そんな暢気な反応に中尉は苛立ちを隠さなかった。
「どうしたではありません。ソビエトが目前に迫っています。支度を急いでください」
「石井殿の部隊は撤退できたのかな?」
「……完了したと聞いています」
「そうか。なら結構」
「博士。いい加減にしてください。時間がないのです」
「探してもらってなんだが、僕はここに残るよ」
「なにを……」
中尉は目を見開いた。
ソ連軍のやり方は、大陸にいる日本人なら誰でも知っている。男は惨く殺され、女子供は凌辱されて殺される。残るということは、死を受け入れるのと同義だった。
「代わりと言ってはなんだが、家族を内地に送り届けてほしい。赤ん坊もいるからね」
戸枝は小さく笑った。
「なぜです。博士はこの戦争に――帝国に必要な方です。来てください」
真剣な面持ちで中尉は言った。
「中尉。この戦争に僕の研究は間に合わないよ。もう終わりだ」
「終わりではありません。たとえ今回は負けたとしても、次なる戦いがあります」
戸枝は片眉を上げ、うんうんと頷く。目の前にいる中尉は見識が広い。おそらく教育を受けた環境が『聖戦継続』とか『一億総特攻』などと、短絡的に想起させる思考を作らなかったのだろう。

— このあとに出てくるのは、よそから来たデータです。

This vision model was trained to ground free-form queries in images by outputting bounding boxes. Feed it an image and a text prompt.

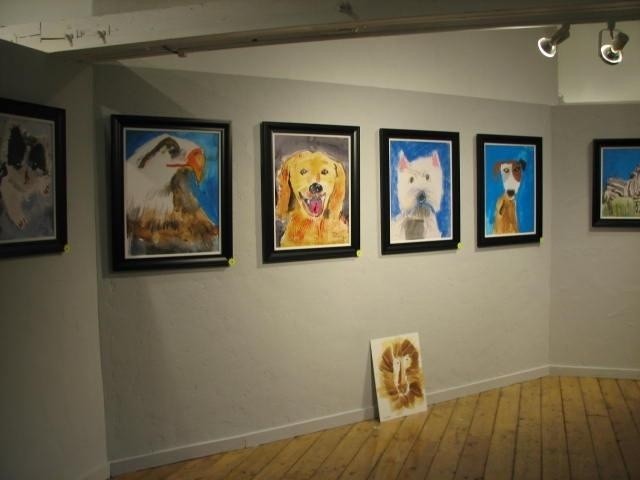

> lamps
[537,22,575,57]
[599,18,630,65]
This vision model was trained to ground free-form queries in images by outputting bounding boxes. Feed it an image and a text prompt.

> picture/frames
[259,121,361,264]
[0,97,67,259]
[593,139,640,227]
[379,128,461,254]
[109,114,233,271]
[476,132,543,248]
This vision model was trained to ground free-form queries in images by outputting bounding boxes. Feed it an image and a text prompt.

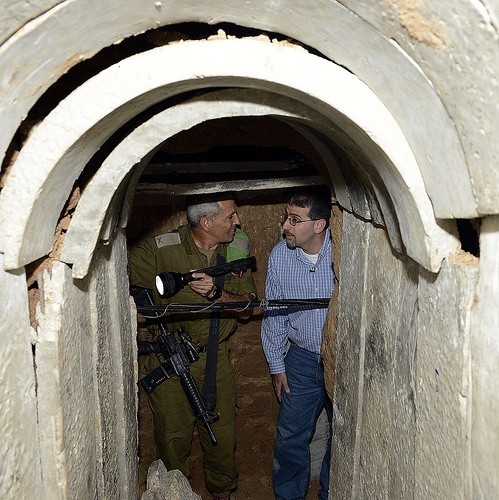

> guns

普通なら国賊と罵られ、この場で処断されかねない。それだけ我が帝国は追い詰められていた。
「キミのような若者がいるなら、きっと日本は滅んだりしないだろう」
「博士……」
「僕の体は、もうぼろぼろなんだ。自分自身が実験体だったからね。とうてい長旅に耐えられるとは思えない」
戸枝の微笑みを称えた顔に影が差した。中尉は何かを言いかけたが、けっきょく言葉を飲み込んで頭を下げた。

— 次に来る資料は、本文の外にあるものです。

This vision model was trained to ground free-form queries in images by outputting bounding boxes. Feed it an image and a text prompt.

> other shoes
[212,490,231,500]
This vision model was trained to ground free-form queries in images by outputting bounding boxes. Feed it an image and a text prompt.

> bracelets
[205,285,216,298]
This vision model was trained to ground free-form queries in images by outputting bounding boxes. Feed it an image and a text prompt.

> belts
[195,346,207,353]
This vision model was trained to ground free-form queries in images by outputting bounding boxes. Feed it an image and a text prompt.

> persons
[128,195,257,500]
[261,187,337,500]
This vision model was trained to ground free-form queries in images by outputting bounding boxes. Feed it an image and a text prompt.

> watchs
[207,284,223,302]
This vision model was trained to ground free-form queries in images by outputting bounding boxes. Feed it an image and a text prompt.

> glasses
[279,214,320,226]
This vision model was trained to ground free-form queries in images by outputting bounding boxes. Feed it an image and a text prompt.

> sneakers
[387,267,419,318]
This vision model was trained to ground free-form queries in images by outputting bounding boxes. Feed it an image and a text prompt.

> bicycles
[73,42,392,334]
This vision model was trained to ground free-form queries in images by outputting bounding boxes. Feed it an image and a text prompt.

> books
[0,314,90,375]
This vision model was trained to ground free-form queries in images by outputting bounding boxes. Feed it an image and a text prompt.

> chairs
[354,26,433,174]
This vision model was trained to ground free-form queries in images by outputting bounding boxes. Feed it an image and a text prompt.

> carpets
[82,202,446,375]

「二年五カ月と三日。戸枝博士と共に過ごせたこと――わたしは終生、忘れません。ありがとうございました」
真面目な中尉らしい、別れの挨拶だった。
「こちらこそありがとう。申し訳ないけど、妻と子供を頼んだよ」
「……はい、必ず内地に送り届けます」
そう言って、中尉は駆けるように部屋を出て行った。
地鳴りがする。敵が近くまで来ているのだろう。いよいよ覚悟を決めなければいけない。戸枝は窓辺に寄り、鉛色の空を見上げた。

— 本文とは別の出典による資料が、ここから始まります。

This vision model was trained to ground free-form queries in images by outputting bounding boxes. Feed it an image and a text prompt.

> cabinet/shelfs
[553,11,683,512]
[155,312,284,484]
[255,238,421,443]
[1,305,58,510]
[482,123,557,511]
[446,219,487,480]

この研究がもたらす結果は計り知れない。きっと近い将来、二分されるであろう世界で、奇跡を起こすかもしれないし、災厄を起こすかもれないのだ。
自分は夢中になって研究をしてきたが、こうして振り返ると、まだ見ぬ子孫たちに余計なものを残してしまったのではと思ってしまう。